Cinema com Rapadura

OPINIÃO   terça-feira, 04 de outubro de 2022

A Queda (2022): tensão nas alturas

Tenso e despretensioso, este suspense de sobrevivência é um exercício criativo de extrair o maior número possível de situações a partir de uma premissa simples, mas intrigante.

Dirigido e coescrito pelo cineasta Scott Mann, “A Queda” é o típico thriller de baixo orçamento, mas impressionantemente bem produzido, no qual nos perguntamos o tempo todo: “o que eu faria nessa situação?”. E justamente por isso, fechamos os olhos para os diversos clichês e estereótipos que tornam certas reviravoltas e o desfecho previsíveis. Afinal, neste caso, a jornada importa mais do que a chegada.

Um ano após uma tragédia nas montanhas, as melhores amigas Becky (Grace Caroline Currey) e Hunter (Virginia Gardner) decidem escalar uma enorme torre de TV abandonada. Ao chegar ao topo, a escada envelhecida desmorona, deixando a dupla presa enquanto lutam desesperadamente para sobreviver aos perigos, à falta de suprimentos e à altitudes que causam vertigem.

Bem, a essa altura, talvez você já tenha notado uma certa familiaridade com tantas outras histórias que giram em torno de personagens tentando sobreviver a situações extremamente adversas. Obras como “127 Horas”, de Danny Boyle, e “Águas Rasas”, de Jaume Collet-Serra, são bons exemplos desse gênero capaz de despertar o máximo de interesse com o mínimo de recursos. E a direção de Mann e a fotografia de MacGregor (“Vivarium”) conseguem explorar essa característica de maneira espetacular.

Embora os primeiros vinte minutos estabeleçam de forma protocolar a origem do trauma de Becky e sua complicada relação com o pai, interpretado por Jeffrey Dean Morgan, o que vem a seguir faz todo o resto valer a pena. E, de fato, é admirável ver como algo tão trivial como subir as escadas de uma velha torre ganha ares cinematográficos. A cada rangido e tremor, a estrutura metálica parece ganhar vida própria, em parte graças à alternância de close-ups e planos panorâmicos que, além de dar ritmo e senso de escala, também antecipa o desastre que está por vir.

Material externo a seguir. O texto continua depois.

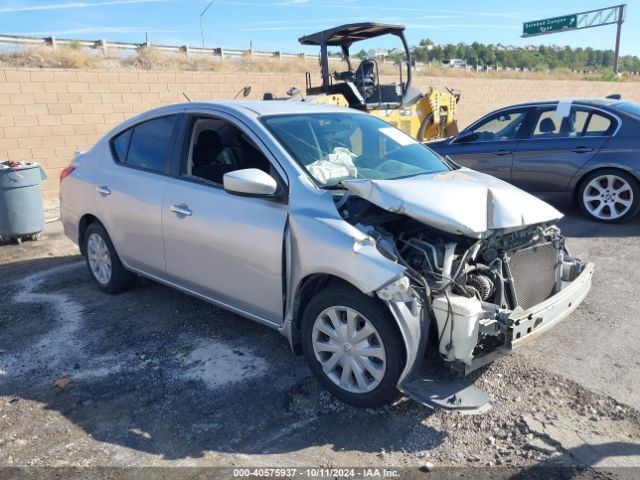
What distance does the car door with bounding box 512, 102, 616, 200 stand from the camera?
7.28 metres

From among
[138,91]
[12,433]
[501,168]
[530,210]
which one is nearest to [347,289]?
[530,210]

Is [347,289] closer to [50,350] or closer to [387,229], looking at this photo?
[387,229]

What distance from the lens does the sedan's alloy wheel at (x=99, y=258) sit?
5.34 meters

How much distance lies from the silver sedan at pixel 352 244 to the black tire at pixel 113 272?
24.4 inches

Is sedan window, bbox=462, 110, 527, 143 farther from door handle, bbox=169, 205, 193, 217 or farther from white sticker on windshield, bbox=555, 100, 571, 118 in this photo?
door handle, bbox=169, 205, 193, 217

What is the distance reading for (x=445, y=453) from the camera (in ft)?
9.71

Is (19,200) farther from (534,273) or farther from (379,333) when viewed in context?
(534,273)

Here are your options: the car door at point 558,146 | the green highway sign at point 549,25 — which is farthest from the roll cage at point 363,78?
the green highway sign at point 549,25

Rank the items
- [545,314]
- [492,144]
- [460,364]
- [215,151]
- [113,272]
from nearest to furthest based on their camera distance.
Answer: [460,364] < [545,314] < [215,151] < [113,272] < [492,144]

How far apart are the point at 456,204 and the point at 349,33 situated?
8.91 meters

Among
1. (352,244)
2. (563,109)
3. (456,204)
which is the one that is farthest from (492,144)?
(352,244)

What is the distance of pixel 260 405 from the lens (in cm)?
346

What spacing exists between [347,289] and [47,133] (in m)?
9.42

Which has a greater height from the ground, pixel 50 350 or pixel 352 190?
pixel 352 190
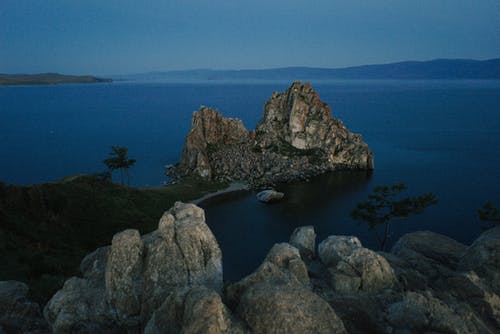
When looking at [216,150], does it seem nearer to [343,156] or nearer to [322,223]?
[343,156]

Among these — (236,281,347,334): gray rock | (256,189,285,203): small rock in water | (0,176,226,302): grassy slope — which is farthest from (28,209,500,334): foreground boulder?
(256,189,285,203): small rock in water

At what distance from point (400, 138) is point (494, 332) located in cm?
16649

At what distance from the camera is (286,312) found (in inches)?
688

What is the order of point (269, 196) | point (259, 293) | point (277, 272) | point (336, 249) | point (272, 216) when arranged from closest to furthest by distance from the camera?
point (259, 293) < point (277, 272) < point (336, 249) < point (272, 216) < point (269, 196)

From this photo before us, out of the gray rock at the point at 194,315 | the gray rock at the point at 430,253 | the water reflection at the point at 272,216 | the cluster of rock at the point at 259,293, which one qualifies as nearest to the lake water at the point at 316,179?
the water reflection at the point at 272,216

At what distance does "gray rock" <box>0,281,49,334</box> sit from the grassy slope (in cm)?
217

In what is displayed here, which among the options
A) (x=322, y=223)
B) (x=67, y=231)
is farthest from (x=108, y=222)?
(x=322, y=223)

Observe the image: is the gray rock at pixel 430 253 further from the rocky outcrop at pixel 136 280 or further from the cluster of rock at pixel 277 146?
the cluster of rock at pixel 277 146

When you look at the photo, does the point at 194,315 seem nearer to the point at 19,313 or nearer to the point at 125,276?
the point at 125,276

Então, quando Becky e Hunter finalmente se encontram isoladas a uma altitude equivalente ao dobro da Torre Eiffel, elas realizam uma série de tentativas de se salvarem, que exigem não apenas coragem e habilidade, mas sobretudo inteligência. Entretanto, devido à displicência do roteiro de Mann e Jonathan Frank (“Refém do Jogo“), é necessário manter um alto nível de suspensão de descrença para ignorar as inúmeras falhas e inconsistências do enredo, visto que uma mera corda mais longa seria suficiente para resolver o conflito que se estende além do necessário.

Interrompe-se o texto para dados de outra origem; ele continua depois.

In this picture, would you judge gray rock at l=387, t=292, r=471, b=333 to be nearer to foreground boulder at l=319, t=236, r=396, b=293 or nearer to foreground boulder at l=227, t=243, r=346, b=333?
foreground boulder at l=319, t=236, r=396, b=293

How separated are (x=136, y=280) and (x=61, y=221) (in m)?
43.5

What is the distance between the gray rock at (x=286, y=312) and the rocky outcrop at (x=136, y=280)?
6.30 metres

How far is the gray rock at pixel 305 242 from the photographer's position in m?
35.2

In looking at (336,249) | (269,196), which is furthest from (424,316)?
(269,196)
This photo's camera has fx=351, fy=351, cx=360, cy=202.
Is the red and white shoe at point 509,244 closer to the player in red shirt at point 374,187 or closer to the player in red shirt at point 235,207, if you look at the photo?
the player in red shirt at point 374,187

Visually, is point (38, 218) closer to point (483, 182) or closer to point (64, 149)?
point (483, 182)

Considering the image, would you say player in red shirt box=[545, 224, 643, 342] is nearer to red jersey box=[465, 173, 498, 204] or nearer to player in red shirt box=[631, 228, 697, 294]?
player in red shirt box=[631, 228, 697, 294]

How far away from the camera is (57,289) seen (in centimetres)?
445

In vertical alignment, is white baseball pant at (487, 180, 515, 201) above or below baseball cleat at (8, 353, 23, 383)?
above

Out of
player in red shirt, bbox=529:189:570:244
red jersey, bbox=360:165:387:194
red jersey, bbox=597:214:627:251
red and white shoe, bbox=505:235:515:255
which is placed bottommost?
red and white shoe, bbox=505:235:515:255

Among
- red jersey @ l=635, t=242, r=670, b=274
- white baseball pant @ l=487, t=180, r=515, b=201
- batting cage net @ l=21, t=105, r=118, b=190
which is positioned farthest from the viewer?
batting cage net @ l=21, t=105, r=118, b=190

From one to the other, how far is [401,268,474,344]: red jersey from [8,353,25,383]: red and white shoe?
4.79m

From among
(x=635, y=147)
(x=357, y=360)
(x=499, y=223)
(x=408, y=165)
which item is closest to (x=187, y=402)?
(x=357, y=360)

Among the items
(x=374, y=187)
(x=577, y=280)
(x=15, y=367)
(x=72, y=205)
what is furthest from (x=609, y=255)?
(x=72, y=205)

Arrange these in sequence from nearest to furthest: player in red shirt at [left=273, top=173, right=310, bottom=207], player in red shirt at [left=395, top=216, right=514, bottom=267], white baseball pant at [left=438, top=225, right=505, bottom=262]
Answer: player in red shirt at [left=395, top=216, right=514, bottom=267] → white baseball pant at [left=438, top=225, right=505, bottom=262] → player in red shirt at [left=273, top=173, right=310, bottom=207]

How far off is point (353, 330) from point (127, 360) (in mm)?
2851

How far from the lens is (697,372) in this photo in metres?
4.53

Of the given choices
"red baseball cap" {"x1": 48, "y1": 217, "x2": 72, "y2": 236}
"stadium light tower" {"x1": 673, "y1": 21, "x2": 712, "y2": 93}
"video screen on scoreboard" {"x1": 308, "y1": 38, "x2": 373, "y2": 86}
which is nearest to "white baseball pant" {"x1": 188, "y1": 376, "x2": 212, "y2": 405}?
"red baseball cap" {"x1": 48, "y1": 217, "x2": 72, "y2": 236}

Apesar das ressalvas, “A Queda” é uma experiência intensa e imersiva, capaz de prender a atenção do público mesmo com poucos artifícios. Ao invés do habitual uso exagerado do CGI, a produção opta por efeitos práticos misturados com o uso sutil da técnica digital. Além disso, há uma boa combinação entre a bela fotografia de MacGregor com a direção dinâmica de Mann que, juntas, compõem uma atmosfera tensa e vertiginosa, em que a cada tentativa fracassada resulta em um novo desafio ainda mais arriscado e emocionante.